4のNIHSSは意識状態の評価を含むは、NIHSSに意識状態の評価があるため、この問題の正解となります。
5のSIASは非麻痺側機能の評価を含むは、SIASの特徴として、麻痺側機能障害以外の感覚機能障害、痙縮、拘縮、高次脳機能障害、健側機能障害などの項目を含んだ評価法となるので、この問題の正解となります。
この問題の正解は 4と5となります。
今回の午前34問目は非常に難しい問題だと思います。

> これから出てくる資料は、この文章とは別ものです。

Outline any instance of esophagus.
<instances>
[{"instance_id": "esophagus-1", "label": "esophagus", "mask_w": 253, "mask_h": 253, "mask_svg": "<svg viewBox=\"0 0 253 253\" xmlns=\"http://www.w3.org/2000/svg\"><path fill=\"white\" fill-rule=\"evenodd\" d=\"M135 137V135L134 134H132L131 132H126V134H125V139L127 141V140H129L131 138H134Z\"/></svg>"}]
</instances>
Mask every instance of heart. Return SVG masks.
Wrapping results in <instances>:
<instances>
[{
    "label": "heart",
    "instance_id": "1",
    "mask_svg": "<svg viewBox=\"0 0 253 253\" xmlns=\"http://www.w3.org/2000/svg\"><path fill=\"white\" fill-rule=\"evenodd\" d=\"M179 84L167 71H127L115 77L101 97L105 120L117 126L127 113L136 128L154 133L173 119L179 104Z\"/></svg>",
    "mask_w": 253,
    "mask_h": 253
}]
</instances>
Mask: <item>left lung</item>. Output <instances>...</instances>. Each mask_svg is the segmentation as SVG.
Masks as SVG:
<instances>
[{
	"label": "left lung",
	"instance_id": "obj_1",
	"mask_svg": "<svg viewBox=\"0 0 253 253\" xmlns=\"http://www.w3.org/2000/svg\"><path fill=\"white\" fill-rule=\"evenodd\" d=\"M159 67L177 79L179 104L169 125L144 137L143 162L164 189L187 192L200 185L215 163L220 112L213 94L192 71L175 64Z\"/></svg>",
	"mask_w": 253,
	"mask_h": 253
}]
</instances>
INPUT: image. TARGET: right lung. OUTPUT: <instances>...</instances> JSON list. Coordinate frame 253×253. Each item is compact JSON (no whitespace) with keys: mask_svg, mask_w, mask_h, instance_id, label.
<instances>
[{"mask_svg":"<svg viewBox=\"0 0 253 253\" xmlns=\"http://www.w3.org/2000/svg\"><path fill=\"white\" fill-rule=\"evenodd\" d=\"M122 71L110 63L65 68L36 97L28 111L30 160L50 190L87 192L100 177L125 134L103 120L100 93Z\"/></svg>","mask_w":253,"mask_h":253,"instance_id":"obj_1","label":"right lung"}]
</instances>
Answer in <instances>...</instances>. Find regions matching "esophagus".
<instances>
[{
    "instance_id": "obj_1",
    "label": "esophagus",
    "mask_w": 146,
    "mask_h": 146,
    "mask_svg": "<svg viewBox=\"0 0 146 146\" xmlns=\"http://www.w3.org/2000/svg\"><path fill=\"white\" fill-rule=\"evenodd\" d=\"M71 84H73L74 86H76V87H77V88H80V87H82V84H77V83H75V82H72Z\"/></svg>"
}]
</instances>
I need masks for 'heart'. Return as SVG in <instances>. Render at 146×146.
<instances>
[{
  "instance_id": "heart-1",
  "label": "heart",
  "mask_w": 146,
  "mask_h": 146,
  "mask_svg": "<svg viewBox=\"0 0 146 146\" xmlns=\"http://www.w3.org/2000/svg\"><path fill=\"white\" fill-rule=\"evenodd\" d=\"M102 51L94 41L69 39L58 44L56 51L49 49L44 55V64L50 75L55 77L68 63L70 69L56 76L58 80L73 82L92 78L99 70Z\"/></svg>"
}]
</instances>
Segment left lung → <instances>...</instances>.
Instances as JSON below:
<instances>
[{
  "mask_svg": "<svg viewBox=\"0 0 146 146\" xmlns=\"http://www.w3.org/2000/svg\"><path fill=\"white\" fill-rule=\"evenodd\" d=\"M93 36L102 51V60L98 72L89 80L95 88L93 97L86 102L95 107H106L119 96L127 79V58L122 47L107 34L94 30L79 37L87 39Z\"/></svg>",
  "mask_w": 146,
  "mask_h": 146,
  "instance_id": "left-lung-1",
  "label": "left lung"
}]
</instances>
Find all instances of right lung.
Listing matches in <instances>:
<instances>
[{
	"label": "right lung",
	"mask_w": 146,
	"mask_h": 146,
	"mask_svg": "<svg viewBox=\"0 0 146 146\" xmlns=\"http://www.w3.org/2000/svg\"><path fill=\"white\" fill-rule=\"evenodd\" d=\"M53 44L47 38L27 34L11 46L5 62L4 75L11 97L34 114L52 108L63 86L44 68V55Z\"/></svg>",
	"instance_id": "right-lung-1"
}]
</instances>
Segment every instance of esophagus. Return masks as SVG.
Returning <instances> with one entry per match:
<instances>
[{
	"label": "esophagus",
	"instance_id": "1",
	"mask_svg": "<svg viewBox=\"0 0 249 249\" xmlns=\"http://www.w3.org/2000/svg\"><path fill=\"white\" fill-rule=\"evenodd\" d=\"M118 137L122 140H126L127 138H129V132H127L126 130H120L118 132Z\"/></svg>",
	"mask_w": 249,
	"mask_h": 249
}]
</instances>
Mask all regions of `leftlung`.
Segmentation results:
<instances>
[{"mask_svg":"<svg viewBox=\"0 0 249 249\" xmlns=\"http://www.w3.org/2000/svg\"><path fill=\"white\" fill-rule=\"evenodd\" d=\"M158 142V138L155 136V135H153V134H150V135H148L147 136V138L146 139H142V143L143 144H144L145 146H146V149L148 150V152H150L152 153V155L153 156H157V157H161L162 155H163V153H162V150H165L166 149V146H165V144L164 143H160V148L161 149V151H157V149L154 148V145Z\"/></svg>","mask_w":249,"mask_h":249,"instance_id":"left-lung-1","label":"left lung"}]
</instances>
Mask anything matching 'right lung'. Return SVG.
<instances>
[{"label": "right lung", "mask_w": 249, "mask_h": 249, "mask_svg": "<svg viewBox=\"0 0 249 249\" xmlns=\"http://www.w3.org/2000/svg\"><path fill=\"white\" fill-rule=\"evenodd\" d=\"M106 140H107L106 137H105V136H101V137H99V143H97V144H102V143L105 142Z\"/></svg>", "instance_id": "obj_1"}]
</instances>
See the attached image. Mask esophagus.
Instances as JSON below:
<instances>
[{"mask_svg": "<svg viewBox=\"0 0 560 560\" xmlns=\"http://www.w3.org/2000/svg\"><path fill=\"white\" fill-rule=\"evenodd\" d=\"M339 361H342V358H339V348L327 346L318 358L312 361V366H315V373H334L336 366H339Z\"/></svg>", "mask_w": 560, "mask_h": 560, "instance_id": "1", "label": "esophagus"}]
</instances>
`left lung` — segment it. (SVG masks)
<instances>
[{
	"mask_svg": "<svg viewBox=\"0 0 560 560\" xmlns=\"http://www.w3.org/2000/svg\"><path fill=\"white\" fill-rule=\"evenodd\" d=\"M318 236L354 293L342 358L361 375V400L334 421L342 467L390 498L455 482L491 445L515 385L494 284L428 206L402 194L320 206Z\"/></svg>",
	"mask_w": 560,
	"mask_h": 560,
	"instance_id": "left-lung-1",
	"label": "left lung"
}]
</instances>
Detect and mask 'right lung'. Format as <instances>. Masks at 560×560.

こういった問題は、解ける受験生と解けない受験生が分かれる問題であると思います。
麻痺の種類
麻痺の種類を見ていきましょう。
片麻痺
一側の上下肢の麻痺(右上肢と右下肢か左上肢と左下肢)
対麻痺
両側の下肢の麻痺(右下肢と左下肢)
単麻痺
四肢の一肢のみの麻痺(右上肢のみ等)
四肢麻痺(左右上肢と左右下肢)
上肢も下肢も麻痺
基本的な麻痺の定義は、中枢神経あるいは末梢神経の障害により、身体機能の一部が損なわれる状態をさします。非常に奥が深い勉強になると思いますが、押さえておきましょう。上記の麻痺では、上肢や下肢の麻痺のみでなく体幹や頸部などにも麻痺の影響はあらわれると思われます。
では、また次回も勉強していきましょう。